Certamente, renderia mais likes que meus textos. Poderia-se pensar: “ mas se o texto é bom vai ter muitos likes, se é ruim poucos likes”. Eu questiono: “Você leu os meus textos?” O problema não é se o texto é bom, mas se a pessoa está disposta a ler. Não é o conteúdo, mas a forma. Se for um “meme”, algo engraçado (de duas a quatro linhas) se lê facilmente, toma-se gosto pelo conteúdo e se dá o like. Nada mais coerente que isto, pois você só vai avalizar algo que você abriu e leu. A mensagem instantânea se lê com as vistas, o textão se lê com o raciocínio. “Não temos tempo para isto, pelo menos não quero agora! Talvez, mais tarde”. Claro, que um bom escritor faz toda a diferença, mas textão não combina com rede social. Agora, eu entendo o olhar do garoto me questionando: “ para que eu preciso escrever, argumentar, expor minhas ideias num textão, se ninguém vai ler. Para quê??!”

Vou tentar lhe responder... Tomei emprestado as ideias de Friedrich Nietzsche, do livro “Humano Demasiadamente Humano” e Fernando Pessoa, do “Livro do Desassossego”. Vamos aos meus argumentos.

Para Nietzsche, escrever um texto é uma obra de arte e requer uma “sucessão de explosões cerebrais com doses de intuições repentinas (inspirações)”. A produção contínua é um exercício que vai trabalhando a sua capacidade de julgamento crítico.
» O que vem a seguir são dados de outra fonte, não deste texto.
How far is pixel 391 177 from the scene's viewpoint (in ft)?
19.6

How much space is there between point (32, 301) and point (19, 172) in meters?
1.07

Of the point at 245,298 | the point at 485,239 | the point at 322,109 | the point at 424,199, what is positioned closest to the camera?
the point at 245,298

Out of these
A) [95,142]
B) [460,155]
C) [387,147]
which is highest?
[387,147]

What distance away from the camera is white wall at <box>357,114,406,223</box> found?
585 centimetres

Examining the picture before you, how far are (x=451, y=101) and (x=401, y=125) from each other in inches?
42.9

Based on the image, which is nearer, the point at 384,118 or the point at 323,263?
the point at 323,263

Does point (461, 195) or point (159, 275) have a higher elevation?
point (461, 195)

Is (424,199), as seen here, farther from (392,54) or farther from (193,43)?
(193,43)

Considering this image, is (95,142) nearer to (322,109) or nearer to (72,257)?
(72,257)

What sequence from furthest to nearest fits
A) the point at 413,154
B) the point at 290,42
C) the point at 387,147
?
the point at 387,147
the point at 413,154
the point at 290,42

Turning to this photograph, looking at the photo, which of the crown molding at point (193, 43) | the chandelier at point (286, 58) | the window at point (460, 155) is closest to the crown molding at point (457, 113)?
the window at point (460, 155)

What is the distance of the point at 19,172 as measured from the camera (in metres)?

Mesmo que o material é ruim e seu destino é a lata do lixo, esse fragmento, que não serviu, fica numa biblioteca mental, certamente, de ideias mutiladas, mas que se combinará com o novo esboço. O escrever é trabalho imitativo que produz memórias que serve de matéria prima para o artista-escritor, este que é um grande improvisador. “Todos os grandes [artistas] foram grandes trabalhadores, incansáveis não apenas no inventar, mas também no rejeitar, eleger, remodelar e ordenar” (Nietzsche).

Há uma energia produtiva que fica represada, mas que se liga a um potencial criativo equivalente a um renascimento (parto) da ideia, que se veste de força e vontade. Pode nascer uma obra linda (pelo menos para o autor), ou se dissolver numa outra obra (um vir a ser). Todo o processo implica numa capital criativo-produtivo depositado nos corações e mentes do artista. A arte imita a vida. O cérebro é um grande útero e as ideias lutam para invadir o papel. Algumas morrem pelo caminho, outras morrem ao invadir a folha de papel. E outras fertilizam e nascem para ir ao mundo.
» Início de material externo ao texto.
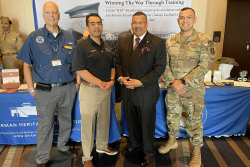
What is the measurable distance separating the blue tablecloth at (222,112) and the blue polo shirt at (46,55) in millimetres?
1135

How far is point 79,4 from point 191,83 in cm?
283

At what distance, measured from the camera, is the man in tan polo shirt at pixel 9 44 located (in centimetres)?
359

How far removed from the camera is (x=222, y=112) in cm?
242

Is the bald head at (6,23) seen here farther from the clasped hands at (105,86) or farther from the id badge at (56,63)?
the clasped hands at (105,86)

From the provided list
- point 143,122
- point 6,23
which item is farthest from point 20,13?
point 143,122

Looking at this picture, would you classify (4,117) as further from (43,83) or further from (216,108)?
(216,108)

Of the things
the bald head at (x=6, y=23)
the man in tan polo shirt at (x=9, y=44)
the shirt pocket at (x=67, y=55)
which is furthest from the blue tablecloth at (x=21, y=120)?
the bald head at (x=6, y=23)

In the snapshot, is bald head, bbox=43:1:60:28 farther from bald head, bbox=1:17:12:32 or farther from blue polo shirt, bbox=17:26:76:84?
bald head, bbox=1:17:12:32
Ao escrever um textão, existe uma conexão com o Universo, com a esfera solar (quando de dia), ou com as estrelas (quando de noite). E desta ligação se extraí uma música, porque escrever é um convite para dançar. O escritor é como um gaudério que toca sua gaita aguardando que os leitores deem os seus passos. Mas, e quando ninguém quer ler? Nietzsche coloca que o artista para compensar essa privação ele tem mais prazer em criar do que todos os trabalhadores em suas atividades laborais. Esse represamento dá o tom do seu lamento, que se torna mais forte e criativo. Se não é no presente, ele vai contar com o seu texto para a posteridade com a tão refinada crítica frente ao povo que não desfruta da sua música. Crítica não como ressentimento, e sim como refinamento e potencial para pensar a condição de seu povo.
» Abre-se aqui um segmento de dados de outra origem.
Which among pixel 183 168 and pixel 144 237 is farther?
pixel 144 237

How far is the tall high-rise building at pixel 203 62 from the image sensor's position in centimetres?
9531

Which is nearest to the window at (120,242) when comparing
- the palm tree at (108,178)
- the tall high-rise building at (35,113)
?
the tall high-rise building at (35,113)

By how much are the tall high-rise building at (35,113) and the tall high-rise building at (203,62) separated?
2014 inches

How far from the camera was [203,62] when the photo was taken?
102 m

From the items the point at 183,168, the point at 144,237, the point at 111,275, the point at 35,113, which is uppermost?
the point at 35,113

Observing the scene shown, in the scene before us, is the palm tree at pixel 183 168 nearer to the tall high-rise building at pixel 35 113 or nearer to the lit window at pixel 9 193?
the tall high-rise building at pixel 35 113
Já Fernando Pessoa diz que “escrever é objetivar sonhos, é criar um mundo exterior” e publicar “é dar esse mundo exterior aos outros”. Eu entendo que este mundo só pode ser o das ideias, porque não há outra forma de se conhecer, no campo da personalidade, se não for naquilo que produzo como ideal. Porque o passado se esvaí. Para Pessoa, a vida, as recordações, a imaginação, tudo se evapora já que há dez ou vinte anos atrás se era outro. E sendo outro, a sensação era de outro, assim como os pensamentos era de outro. A gente se reconhece, mas como se fosse em outra vida, e reler os próprios textos, depois de muitos anos, é como despertar de um sonho alheio. E mais... a poesia possibilita produzir o desconhecido, a qual só na maturidade irei reconhecer que no passado eu pouco sabia de mim, mas já era conhecedor de uma verdade que só agora tenho consciência.

Aprendo que escrever é criar a própria cosmogonia, é construir um itinerário que se aproxima da imortalidade, um prologar de memórias permanentes. “A arte procede da natural ignorância do homem sobre o seu interior (corpo e caráter) “ (Nietzsche). Assim, meus raros leitores, escrever é poder escalar o sublime e reviver a força e a alegria da vida no caminho da solidão.